# [Given task]
Report how many lines in the entries below contain the string "JSON", matching case exactly, and give only that number.

# [Provided entries]
<<<<
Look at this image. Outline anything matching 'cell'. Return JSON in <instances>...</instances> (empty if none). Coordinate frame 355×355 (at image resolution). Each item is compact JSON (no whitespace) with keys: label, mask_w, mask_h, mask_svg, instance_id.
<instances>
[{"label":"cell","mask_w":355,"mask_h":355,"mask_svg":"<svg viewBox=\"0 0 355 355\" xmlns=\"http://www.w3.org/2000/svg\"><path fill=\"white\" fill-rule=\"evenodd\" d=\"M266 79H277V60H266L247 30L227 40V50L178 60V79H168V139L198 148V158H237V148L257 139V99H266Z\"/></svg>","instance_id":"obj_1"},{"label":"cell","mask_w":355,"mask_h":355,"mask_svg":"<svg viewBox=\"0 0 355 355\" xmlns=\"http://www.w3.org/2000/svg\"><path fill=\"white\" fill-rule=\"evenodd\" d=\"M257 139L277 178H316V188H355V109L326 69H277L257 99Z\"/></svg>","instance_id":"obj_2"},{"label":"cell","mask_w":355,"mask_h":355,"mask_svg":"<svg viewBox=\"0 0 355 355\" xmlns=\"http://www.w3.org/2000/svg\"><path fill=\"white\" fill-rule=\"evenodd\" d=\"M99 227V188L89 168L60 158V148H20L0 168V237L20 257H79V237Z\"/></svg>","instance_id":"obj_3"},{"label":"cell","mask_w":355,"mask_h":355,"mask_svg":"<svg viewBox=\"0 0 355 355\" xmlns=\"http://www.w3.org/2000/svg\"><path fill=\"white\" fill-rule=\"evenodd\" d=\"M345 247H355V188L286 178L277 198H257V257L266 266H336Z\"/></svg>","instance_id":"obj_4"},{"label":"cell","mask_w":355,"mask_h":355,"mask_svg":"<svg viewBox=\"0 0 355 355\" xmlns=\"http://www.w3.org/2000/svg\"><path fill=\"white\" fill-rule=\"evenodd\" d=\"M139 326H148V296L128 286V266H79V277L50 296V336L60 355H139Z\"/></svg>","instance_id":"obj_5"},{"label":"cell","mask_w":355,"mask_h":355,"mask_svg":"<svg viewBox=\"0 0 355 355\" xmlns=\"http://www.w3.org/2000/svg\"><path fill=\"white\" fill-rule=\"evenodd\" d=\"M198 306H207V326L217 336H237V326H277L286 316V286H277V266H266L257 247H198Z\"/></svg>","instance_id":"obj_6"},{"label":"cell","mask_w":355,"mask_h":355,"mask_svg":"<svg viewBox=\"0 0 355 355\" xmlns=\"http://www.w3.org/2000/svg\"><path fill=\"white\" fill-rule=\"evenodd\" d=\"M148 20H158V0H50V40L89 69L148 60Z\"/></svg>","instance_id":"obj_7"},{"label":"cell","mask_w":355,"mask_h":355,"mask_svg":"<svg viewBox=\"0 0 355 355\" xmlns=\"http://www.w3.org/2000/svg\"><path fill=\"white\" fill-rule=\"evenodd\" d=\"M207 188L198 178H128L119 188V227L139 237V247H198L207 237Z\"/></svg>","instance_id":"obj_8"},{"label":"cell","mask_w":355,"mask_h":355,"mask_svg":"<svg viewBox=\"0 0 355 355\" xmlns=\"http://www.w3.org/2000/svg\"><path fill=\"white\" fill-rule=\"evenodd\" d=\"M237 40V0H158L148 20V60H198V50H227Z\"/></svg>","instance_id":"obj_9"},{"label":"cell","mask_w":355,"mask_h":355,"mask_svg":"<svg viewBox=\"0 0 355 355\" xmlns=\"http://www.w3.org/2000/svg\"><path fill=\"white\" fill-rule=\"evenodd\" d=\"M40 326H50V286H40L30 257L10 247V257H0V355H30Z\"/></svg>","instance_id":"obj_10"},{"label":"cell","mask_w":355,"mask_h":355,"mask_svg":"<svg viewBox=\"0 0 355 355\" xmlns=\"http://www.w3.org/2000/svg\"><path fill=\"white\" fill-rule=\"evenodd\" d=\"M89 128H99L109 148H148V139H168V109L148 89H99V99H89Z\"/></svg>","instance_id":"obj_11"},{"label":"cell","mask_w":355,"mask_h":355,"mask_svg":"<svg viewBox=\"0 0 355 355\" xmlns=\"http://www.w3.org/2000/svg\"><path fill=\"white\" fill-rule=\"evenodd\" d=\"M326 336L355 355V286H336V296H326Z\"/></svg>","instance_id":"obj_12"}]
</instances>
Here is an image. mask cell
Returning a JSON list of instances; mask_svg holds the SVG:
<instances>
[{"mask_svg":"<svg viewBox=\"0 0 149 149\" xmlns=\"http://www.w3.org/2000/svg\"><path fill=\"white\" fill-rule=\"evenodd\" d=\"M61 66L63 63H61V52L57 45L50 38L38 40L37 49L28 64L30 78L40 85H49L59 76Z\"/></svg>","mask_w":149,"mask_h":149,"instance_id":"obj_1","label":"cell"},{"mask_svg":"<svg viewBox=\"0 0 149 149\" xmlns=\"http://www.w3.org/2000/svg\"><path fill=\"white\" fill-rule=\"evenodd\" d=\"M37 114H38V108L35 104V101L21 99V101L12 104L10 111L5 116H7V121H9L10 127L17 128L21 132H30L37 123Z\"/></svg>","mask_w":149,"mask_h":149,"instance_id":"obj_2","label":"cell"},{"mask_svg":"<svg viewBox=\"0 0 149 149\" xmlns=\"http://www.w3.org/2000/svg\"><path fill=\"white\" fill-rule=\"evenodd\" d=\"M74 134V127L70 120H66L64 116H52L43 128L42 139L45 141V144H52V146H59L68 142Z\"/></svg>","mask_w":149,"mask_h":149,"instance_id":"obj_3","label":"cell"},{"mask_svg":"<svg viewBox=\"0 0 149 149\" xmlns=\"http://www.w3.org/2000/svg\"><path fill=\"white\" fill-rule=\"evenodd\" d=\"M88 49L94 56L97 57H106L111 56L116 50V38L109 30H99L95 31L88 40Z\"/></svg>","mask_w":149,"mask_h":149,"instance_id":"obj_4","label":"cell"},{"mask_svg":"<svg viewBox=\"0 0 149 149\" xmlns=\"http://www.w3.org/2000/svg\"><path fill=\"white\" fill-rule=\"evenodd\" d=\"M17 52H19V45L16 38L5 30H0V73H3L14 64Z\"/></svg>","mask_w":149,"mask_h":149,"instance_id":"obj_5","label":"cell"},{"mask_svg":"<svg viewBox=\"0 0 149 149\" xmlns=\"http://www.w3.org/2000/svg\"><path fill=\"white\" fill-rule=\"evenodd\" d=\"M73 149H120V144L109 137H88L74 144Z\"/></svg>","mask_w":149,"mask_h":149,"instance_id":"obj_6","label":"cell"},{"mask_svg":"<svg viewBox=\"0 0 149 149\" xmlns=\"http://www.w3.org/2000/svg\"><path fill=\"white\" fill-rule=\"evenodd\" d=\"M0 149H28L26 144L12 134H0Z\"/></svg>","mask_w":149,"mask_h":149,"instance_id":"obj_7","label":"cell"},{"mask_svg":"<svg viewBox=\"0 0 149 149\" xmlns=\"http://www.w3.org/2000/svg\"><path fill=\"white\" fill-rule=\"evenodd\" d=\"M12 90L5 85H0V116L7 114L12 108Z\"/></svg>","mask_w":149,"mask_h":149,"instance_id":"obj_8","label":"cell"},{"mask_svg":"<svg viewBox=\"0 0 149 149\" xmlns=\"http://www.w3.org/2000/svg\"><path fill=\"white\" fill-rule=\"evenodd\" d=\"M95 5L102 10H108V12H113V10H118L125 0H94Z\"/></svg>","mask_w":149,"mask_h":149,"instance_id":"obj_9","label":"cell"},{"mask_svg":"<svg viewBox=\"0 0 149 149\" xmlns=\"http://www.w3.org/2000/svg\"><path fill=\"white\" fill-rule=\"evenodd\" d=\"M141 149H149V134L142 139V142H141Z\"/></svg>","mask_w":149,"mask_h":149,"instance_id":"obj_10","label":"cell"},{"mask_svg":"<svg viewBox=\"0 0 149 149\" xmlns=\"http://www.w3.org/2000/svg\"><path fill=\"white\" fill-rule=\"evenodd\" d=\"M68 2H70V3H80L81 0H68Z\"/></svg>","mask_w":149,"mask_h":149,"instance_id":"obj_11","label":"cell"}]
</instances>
>>>>
# [Response to the task]
2